**本文**.
⟨

今回は、新たに注目していきたい池川医師の主張があります。そのキーワードは〈語ること〉を意味する言葉、〈ナラティブ〉。
池川医師曰く、「これからの産科医療においてはエビデンスがすべてではなく意識改革が必要であり、次世代の分娩・育児のあり方の参考にするべきは『ナラティブで主観的な社会的物語に基づく診断・治療(Narative Based Medicine:NBM)』という考えが重要」だと言うのです。『胎内記憶 命の起源にトラウマが潜んでいる』(角川SSC新書)では、こう語られています。
・医療は、多種多様な人間を扱うため、一定の条件ではこうだ、と述べることはできても、あらゆる状況ですべての人間に当てはまる「正しい方法」があるわけではない。
・医療においては、数値化されずエビデンスも伴わないが存在すると推定できる、「ナラティブ(Narative)で主観的な社会的物語」が重要な役目を果たす。
・医療の現場では、これを「客観的な科学的根拠に基づく診断・治療(EBM)に対して「ナラティブで主観的な社会的物語に基づく診断・治療」と呼んでいます。子どもたちの語る「出生前後の記憶」は、まさにこのナラティブで主観的な社会的物語」に相当する!
それっぽく語られると、一瞬「今の時代は、これが新しいのか?」なんて錯覚しそうですが、この点に対しても、太田医師、松本医師ともにバッサリ否定。

⟩

**作業内容**.
1/ 本文では、医療にはあらゆる状況ですべての人間に当てはまる「正しい方法」があるわけではないとしている。その理由を本文に沿って1〜3文で説明すること。
2/ ナラティブをめぐる産科医療の本文を最後の文の後から引き取り、続きを書くこと。

**抽出した資料**.
⟨

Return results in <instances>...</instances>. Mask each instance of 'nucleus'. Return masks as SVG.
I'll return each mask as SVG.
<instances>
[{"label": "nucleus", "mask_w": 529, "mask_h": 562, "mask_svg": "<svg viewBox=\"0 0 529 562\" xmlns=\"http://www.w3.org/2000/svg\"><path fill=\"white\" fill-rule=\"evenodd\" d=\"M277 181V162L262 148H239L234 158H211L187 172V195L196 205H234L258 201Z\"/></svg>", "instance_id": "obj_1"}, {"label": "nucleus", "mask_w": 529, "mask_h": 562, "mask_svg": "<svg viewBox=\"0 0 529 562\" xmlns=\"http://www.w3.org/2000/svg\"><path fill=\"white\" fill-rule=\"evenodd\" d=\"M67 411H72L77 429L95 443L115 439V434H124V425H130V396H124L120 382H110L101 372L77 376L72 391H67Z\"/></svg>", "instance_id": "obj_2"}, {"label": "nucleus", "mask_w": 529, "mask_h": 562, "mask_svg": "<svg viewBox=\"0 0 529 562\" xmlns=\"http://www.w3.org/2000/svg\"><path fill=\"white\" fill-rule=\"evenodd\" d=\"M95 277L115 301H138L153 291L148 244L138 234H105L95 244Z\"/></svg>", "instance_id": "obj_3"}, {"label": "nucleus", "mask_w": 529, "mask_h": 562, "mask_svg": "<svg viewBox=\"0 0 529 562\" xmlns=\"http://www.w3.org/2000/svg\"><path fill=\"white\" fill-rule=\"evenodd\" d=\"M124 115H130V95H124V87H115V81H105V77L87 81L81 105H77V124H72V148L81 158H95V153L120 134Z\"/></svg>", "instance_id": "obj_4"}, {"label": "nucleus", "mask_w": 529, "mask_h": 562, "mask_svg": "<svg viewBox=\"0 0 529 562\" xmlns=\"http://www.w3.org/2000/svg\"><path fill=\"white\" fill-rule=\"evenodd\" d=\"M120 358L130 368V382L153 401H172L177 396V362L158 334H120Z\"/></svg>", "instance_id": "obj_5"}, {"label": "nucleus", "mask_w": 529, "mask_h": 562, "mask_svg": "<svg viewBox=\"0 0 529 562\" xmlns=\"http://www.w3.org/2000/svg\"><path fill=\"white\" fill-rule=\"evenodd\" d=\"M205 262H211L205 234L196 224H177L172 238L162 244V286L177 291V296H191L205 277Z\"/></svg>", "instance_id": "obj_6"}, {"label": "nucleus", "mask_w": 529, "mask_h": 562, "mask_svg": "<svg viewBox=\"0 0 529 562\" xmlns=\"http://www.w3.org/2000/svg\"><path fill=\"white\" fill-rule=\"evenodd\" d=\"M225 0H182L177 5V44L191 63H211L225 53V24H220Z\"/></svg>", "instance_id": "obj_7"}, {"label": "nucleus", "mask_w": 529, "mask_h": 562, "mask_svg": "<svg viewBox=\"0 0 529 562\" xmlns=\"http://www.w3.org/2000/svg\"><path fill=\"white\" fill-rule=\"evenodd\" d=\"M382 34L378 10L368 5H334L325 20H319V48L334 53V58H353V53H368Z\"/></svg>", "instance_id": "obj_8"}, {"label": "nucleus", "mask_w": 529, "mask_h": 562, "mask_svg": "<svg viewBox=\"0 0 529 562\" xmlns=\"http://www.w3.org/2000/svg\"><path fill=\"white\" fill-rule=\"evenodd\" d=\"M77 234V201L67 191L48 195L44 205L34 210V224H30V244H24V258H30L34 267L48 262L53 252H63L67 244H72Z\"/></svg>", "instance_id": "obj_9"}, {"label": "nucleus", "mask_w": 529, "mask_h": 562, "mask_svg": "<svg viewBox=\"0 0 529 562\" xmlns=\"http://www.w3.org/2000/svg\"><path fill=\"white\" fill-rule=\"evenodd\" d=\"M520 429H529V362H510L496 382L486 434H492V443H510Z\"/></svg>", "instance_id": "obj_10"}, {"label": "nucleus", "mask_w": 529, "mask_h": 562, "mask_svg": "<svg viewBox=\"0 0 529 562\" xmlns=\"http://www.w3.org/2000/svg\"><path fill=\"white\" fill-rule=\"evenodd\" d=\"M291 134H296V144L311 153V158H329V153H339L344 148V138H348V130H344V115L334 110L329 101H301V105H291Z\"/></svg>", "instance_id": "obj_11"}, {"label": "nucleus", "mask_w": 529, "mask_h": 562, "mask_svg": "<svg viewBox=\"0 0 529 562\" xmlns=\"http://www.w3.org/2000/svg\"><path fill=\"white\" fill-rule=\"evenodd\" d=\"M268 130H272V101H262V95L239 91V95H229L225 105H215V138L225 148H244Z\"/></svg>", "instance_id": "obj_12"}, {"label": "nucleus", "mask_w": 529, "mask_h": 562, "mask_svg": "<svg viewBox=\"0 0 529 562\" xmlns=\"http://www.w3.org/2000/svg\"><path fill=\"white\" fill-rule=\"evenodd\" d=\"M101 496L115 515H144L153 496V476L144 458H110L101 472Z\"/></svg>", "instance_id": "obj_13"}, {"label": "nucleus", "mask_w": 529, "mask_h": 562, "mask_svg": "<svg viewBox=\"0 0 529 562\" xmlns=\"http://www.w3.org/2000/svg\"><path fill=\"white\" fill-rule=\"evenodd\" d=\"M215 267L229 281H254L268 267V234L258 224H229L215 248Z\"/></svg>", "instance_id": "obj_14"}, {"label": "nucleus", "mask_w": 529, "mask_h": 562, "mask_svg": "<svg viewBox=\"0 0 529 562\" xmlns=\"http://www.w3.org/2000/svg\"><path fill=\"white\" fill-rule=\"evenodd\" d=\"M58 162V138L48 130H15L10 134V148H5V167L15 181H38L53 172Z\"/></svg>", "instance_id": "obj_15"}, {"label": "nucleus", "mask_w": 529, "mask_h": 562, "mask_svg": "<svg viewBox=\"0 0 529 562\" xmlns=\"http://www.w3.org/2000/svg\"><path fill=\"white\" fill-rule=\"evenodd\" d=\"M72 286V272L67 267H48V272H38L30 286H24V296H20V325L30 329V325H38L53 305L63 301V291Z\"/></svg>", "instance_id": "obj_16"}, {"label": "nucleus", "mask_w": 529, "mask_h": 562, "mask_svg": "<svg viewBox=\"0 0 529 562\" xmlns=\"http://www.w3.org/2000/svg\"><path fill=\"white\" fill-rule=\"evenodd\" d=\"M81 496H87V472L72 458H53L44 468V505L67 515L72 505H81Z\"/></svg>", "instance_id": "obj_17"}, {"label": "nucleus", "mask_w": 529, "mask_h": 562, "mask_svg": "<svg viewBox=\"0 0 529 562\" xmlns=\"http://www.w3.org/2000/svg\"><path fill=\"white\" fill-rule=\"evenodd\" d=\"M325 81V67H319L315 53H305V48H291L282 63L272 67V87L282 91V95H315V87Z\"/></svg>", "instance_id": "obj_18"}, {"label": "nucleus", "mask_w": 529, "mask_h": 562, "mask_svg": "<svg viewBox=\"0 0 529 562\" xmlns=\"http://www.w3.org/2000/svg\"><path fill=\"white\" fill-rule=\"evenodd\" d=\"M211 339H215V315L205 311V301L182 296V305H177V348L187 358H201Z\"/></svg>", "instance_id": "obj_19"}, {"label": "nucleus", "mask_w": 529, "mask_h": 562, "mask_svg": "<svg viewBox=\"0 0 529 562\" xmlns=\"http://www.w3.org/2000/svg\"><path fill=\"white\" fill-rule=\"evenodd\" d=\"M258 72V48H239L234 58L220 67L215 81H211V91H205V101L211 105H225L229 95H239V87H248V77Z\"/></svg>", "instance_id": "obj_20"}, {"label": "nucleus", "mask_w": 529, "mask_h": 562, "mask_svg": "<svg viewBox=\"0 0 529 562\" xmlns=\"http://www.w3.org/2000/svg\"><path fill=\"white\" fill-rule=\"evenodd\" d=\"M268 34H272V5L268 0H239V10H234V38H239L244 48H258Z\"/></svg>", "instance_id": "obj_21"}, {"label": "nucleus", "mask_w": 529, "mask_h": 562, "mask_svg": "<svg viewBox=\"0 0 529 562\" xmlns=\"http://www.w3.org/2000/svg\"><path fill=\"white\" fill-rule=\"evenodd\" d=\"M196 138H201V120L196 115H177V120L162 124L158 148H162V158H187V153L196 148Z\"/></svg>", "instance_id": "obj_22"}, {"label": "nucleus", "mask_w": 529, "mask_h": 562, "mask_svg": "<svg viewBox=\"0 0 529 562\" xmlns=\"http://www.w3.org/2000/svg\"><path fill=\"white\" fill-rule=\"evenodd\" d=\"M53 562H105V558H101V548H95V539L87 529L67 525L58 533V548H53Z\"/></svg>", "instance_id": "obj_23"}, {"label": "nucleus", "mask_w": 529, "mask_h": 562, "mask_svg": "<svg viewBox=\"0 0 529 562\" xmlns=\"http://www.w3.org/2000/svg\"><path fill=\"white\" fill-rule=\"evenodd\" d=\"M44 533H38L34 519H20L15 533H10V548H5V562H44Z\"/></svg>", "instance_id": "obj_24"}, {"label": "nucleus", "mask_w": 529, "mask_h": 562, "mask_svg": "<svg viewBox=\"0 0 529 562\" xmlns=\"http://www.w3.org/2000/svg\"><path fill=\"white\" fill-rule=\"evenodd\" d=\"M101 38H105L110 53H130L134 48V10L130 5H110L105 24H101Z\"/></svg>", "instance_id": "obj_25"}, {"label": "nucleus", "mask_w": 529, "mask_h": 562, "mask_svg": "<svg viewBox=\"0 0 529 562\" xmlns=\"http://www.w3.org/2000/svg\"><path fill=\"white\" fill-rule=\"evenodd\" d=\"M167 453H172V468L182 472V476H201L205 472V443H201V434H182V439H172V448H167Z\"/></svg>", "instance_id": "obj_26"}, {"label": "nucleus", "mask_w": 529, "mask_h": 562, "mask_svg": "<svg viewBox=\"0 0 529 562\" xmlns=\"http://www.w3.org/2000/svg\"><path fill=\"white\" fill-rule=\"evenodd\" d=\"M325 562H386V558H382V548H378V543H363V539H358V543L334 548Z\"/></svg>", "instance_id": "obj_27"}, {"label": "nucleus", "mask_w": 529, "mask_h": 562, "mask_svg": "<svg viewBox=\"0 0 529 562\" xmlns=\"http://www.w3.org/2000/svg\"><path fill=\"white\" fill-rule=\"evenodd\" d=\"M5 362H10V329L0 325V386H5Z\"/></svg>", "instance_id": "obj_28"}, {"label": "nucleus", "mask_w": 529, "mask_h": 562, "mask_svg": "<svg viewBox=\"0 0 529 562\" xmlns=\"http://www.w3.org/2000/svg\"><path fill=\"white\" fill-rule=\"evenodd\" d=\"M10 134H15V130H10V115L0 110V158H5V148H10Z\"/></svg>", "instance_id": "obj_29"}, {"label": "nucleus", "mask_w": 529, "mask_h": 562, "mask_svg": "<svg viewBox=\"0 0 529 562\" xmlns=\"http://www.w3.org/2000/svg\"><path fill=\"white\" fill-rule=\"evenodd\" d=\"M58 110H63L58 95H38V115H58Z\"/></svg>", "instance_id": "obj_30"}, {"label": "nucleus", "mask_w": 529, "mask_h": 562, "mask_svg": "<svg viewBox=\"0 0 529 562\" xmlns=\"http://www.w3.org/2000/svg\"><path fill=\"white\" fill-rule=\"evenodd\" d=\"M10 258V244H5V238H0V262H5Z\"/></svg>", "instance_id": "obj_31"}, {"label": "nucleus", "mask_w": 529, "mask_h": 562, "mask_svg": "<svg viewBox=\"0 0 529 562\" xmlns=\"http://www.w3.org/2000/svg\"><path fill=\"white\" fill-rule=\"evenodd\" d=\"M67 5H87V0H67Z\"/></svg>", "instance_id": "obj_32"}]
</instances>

⟩

**期待される結果**.
1/ 医療は多種多様な人間を扱うからである。そのため、一定の条件ではこうだと述べることはできても、あらゆる状況ですべての人間に当てはまる「正しい方法」があるとは言えない。

2/
松本「ナラティブ(Narative Based Medicine:NBM)というのは、たとえばその人が前に進むために、病気を持ったのはこういう意味があって必要だったなど、納得したりするそれですよね。でもそれはあくまで、特定の個人にだけ意味を持つ主観的な物語です。個々の話をアンケートにまとめ、これが真実ですというような一般論で話すようなものでは決してありません」
医療としてありえない
松本「さらに親を選んで生まれてきたと言う説を採用すると、不幸も自己選択になりますし、難しい病気なども事前決定されている運命論みたいな感じになってしまう。〈運命〉という言葉に一本化されると、貧困や格差、福祉サービスの至らなさなどの問題が、全部覆い隠されてしまいます。また、この物語が『子どもたちにどう聞こえるのか』という点も気になりますね。胎内記憶は大人たちが用意した大人目線の物語で、大人に都合のいいように作られているように思えます。ナラティブベースドメディスンと言いながら、実は自分のナラティブを子どもに押しつけている。それはただの暴力です」
産婦人科医の立場からは「エビデンスが全てではないということ」は共感できる部分もあるといいます。
太田「産婦人科という領域は実験できないものが多いため、どちらかと言えばエビデンスに弱いジャンルであるのは確かです。ですから案外、意味がないとわかっていても、おまじない的なことをやることもあるんですよ。しかし、ナラティブベースドメディスンは、ある程度エビデンスがあるものを土台にして、さらにそこから補完するためのもの。それなのに、主観的に語られる部分〈だけ〉をクローズアップして……というのは、医療としてありえないし、そもそもきりがない。それはもはやナラティブベースドメディスンではありません」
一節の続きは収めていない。